Finnish politician (1878–1938)

Kaarlo (Kalle) Eeronpoika Korhonen (Карл Эрикович Корхонен; 27 December 1878 – 11 February 1938) was a Finnish farmer, politician and member of the Parliament of Finland, the national legislature of Finland. A member of the Social Democratic Party, he represented Oulu Province South between April 1917 and September 1918. Korhonen went to Soviet Russia during the Finnish Civil War and was executed there in 1938 during Stalin's Great Purge.

==Early life==
Korhonen was born on 27 (Note: Another sources give Korhonen's date of birth as 26 December 1878.) December 1878 in Veneheitto in Säräisniemi municipality in central Grand Duchy of Finland. After attending public school, he worked as a wheelwright and a labourer. He was a farmer in Säräisniemi.

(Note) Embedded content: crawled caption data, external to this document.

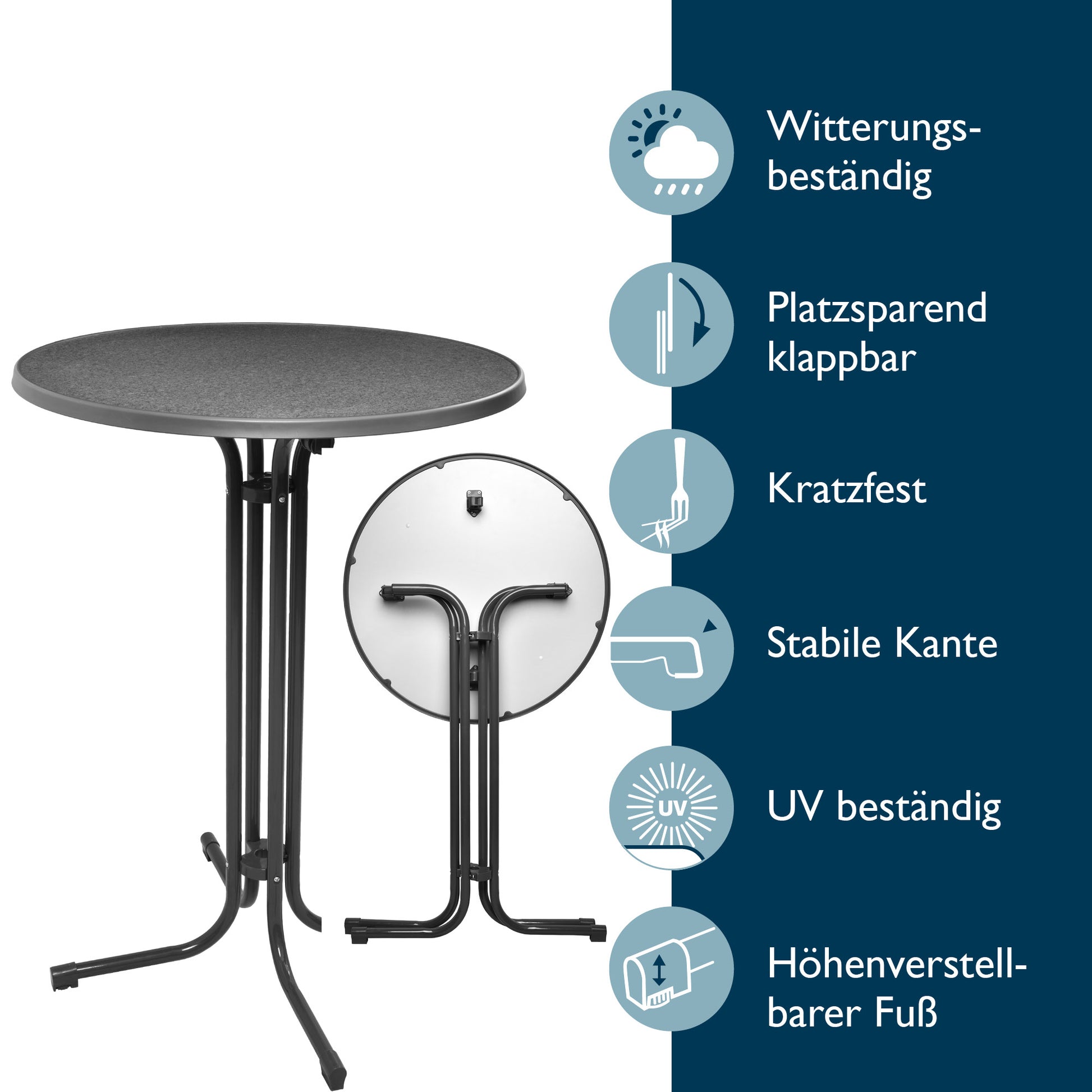 Beautissu Klappbarer Stehtisch Ø 60/70/80 cm Wetterfest – Bellini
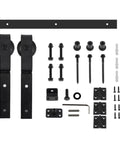 Folding Single Track Barn Door Hardware Kit For Double Doors, Bypass Sliding System With Low Ceiling Flat Track components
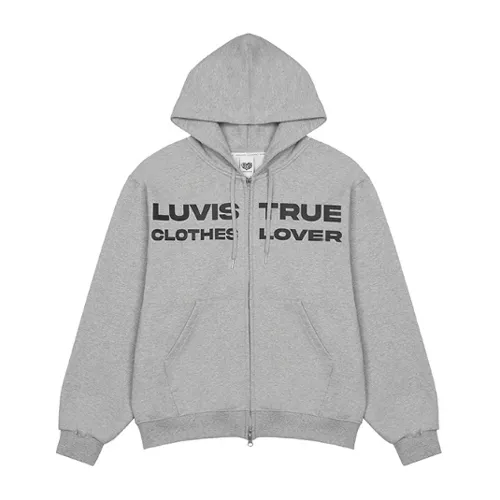 LUV IS TRUE  |Street Style Long Sleeves Logo Hoodies & Sweatshirts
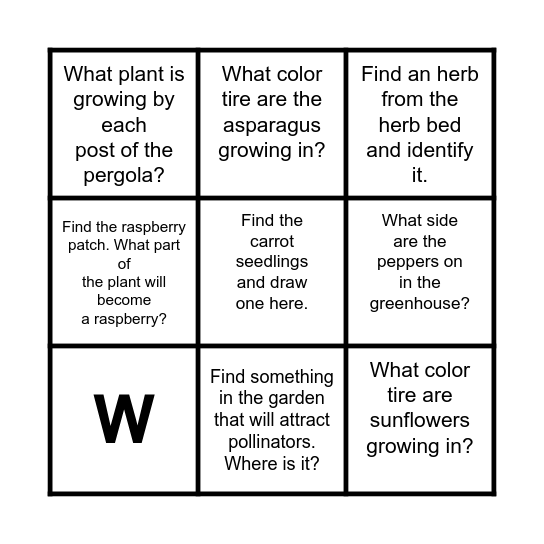 Get to Know the Garden Bingo Card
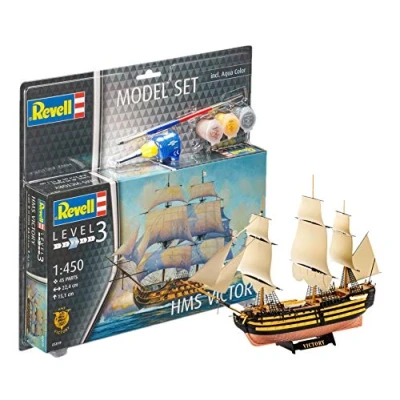 Image of Revell Model Set 65408 HMS Victory 1:225 Scale Unbuilt/Unpainted Plastic Kit with Contacta Professional Glue, Paintbrush &amp; Selected Aqua Color Paints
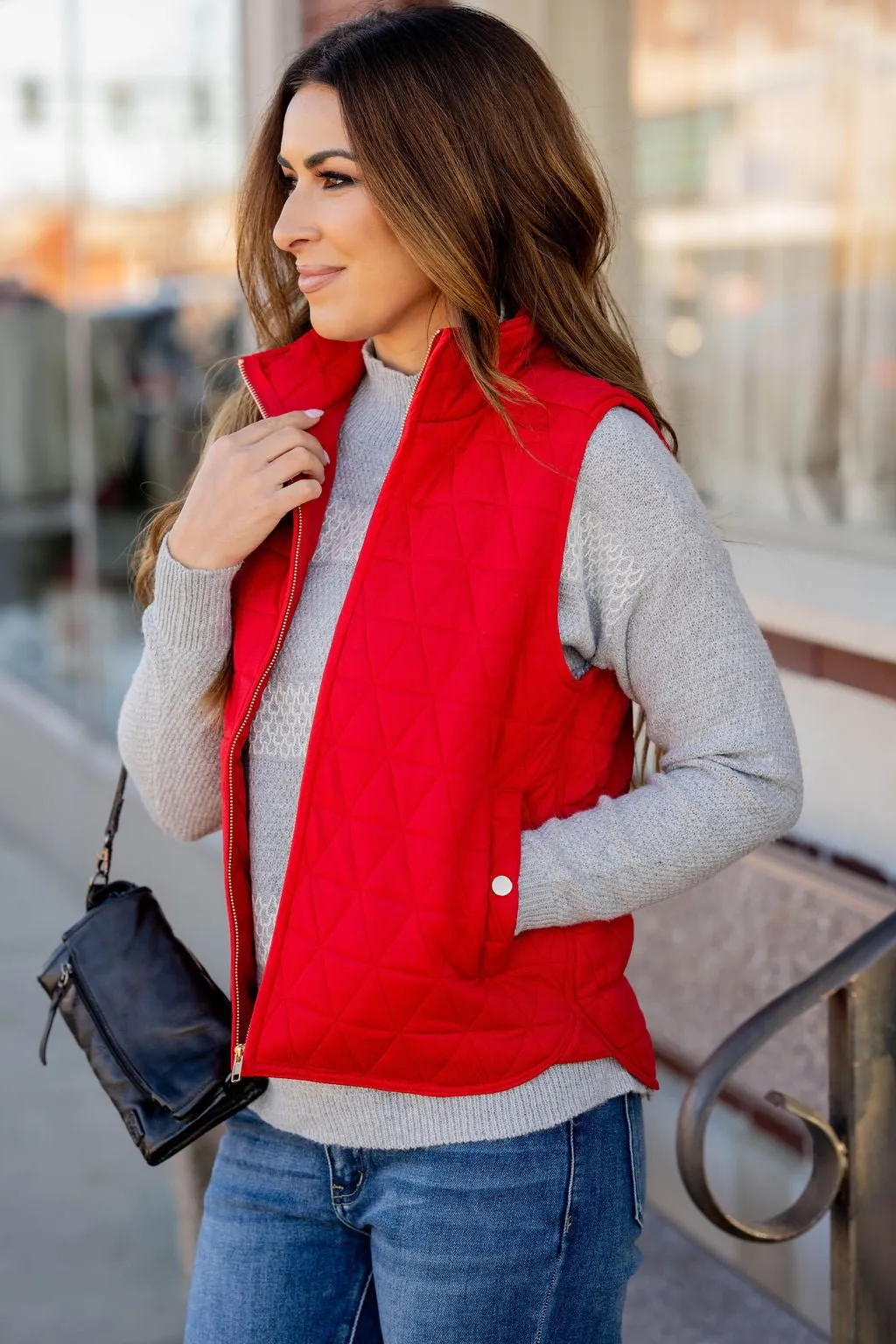 Triangle Quilted Puffer Vest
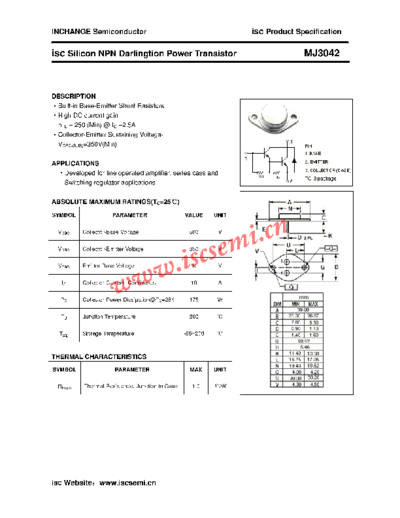 Inchange Semiconductor mj3042  . Electronic Components Datasheets Active components Transistors Inchange Semiconductor mj3042.pdf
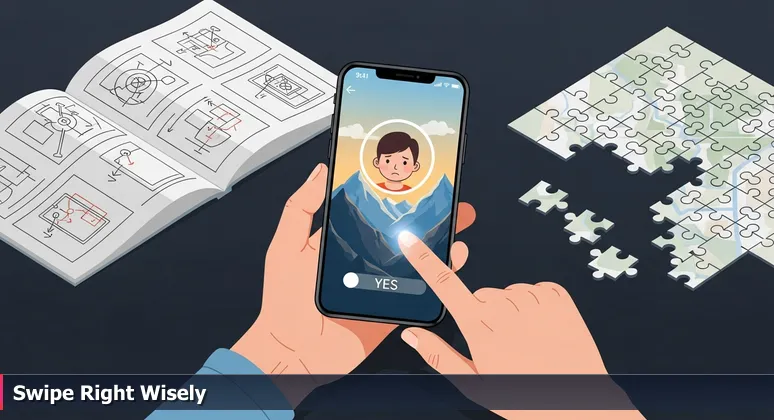 A hand holding a smartphone showing a dating app profile with a mountain backdrop, finger poised to swipe right, reflecting the user's thoughtful expression.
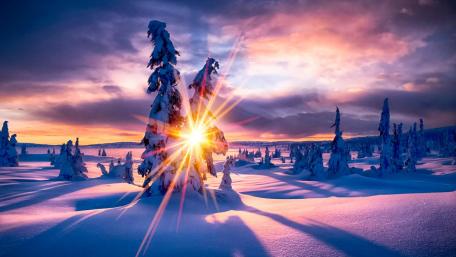 Enchanting Purple Sunrise Over Snowy Landscape wallpaper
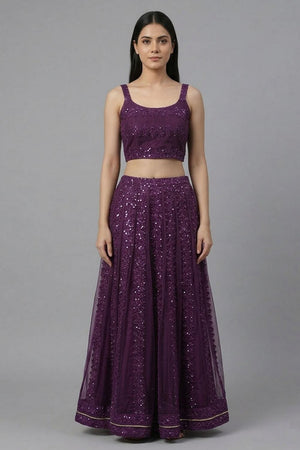 Purple Sequin with Embroidered Net Skirt Set (AHBLSKJK-COMBO-1185-DS)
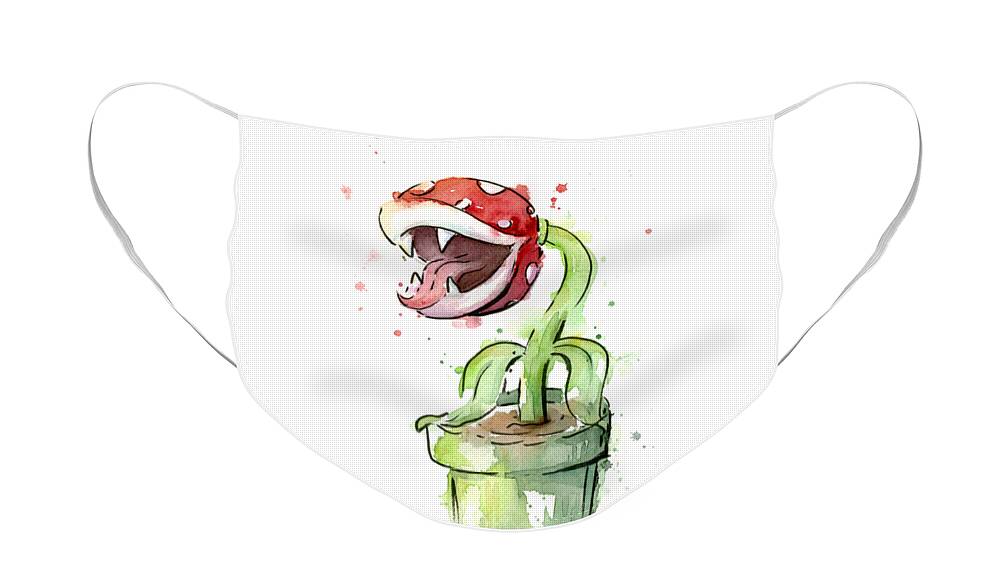 Piranha Face Mask featuring the painting Piranha Plant Watercolor by Olga Shvartsur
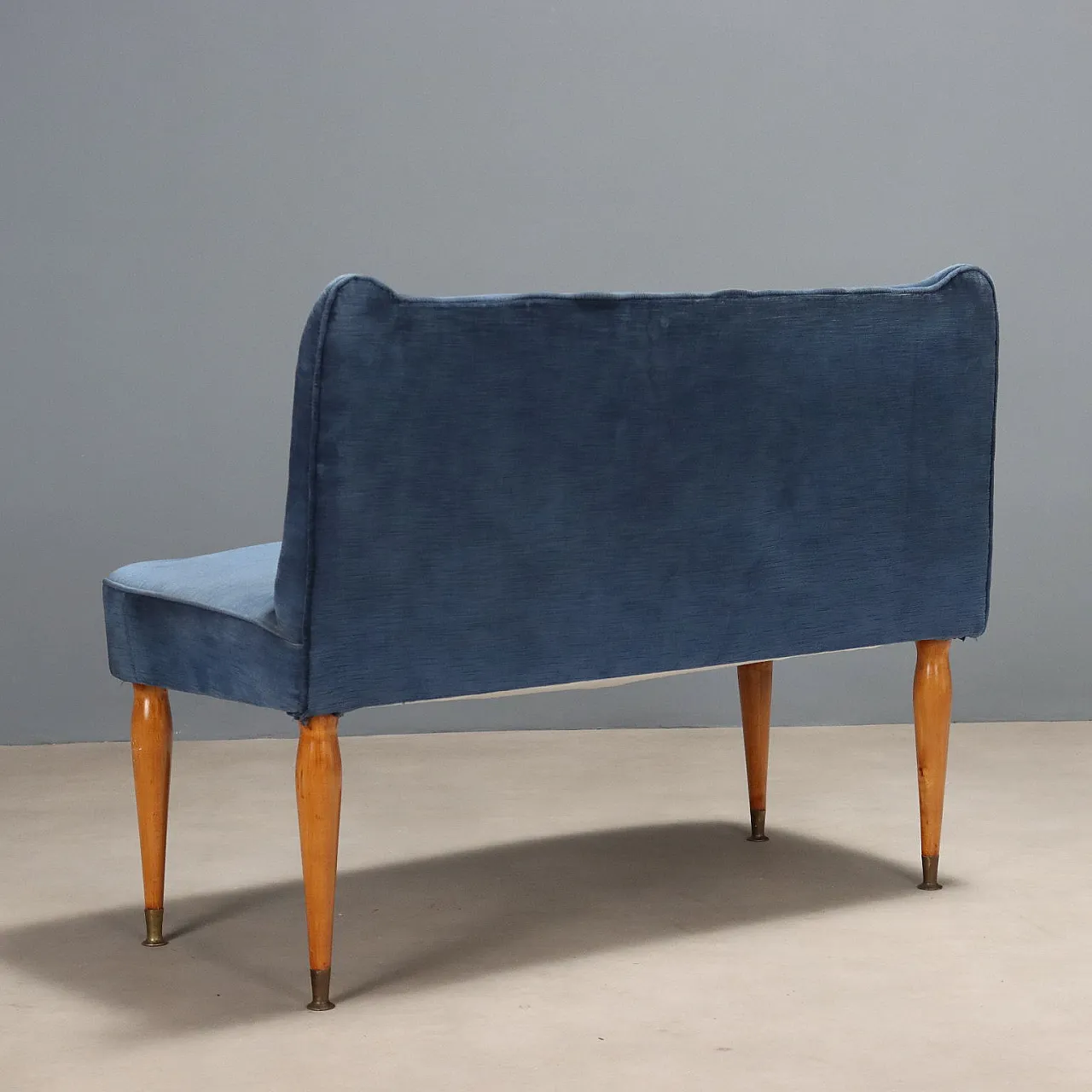Panca in velluto dralon, legno di faggio e ottone, '900 9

==Politics and civil war==
Korhonen joined the Social Democratic Party (SDP) in 1902 and was chairman of the party's local branch. He was elected to the Parliament of Finland at the 1916 parliamentary election. He was re-elected at the 1917 parliamentary election.

During the Finnish Civil War Korhonen was sent to Petrograd as part of a people's delegation. After the Reds were defeated Korhonen remained in Soviet Russia.

==Exile and death==
Korhonen was chairman of the Airo commune in Kostroma in the Volga region. He was sent to Karelia in June 1920 where he worked as a raftsman on the Sunu river, as a railway guard in Kemi and in the land affairs department of the Uhtua District (Kalevalsky District) administration. He was a manager of financial affairs at a youth school (1923-1930), a director of the financial department of the Uhtua state farm (1930-1933), school director (1932-1936) and a worker of the Municipal Department of the Uhtua District Executive Committee (1936).

Korhonen was a member of the Russian Communist Party (Bolsheviks) from 1918 to 1936. With the onset of Stalin's Great Purge, Korhonen was expelled from the party on 26 November 1935 by the Kalevala district committee. He was imprisoned on 30 November 1937 for counter-revolutionary activities and on 21 January 1938 sentenced to death by shooting. He was executed on 11 February 1938 in the foothills of Karhumäki (Medvezhyegorsk). He was posthumously rehabilitated in September 1988.

==Personal life==
Korhonen was married to Hilma (Hilda) and had an adopted daughter, Silvia Thorstensson. Later he married Soviet citizen Anna and lived in Uhtua (Kalevala) in Russian Karelia. They had a son, Taisto.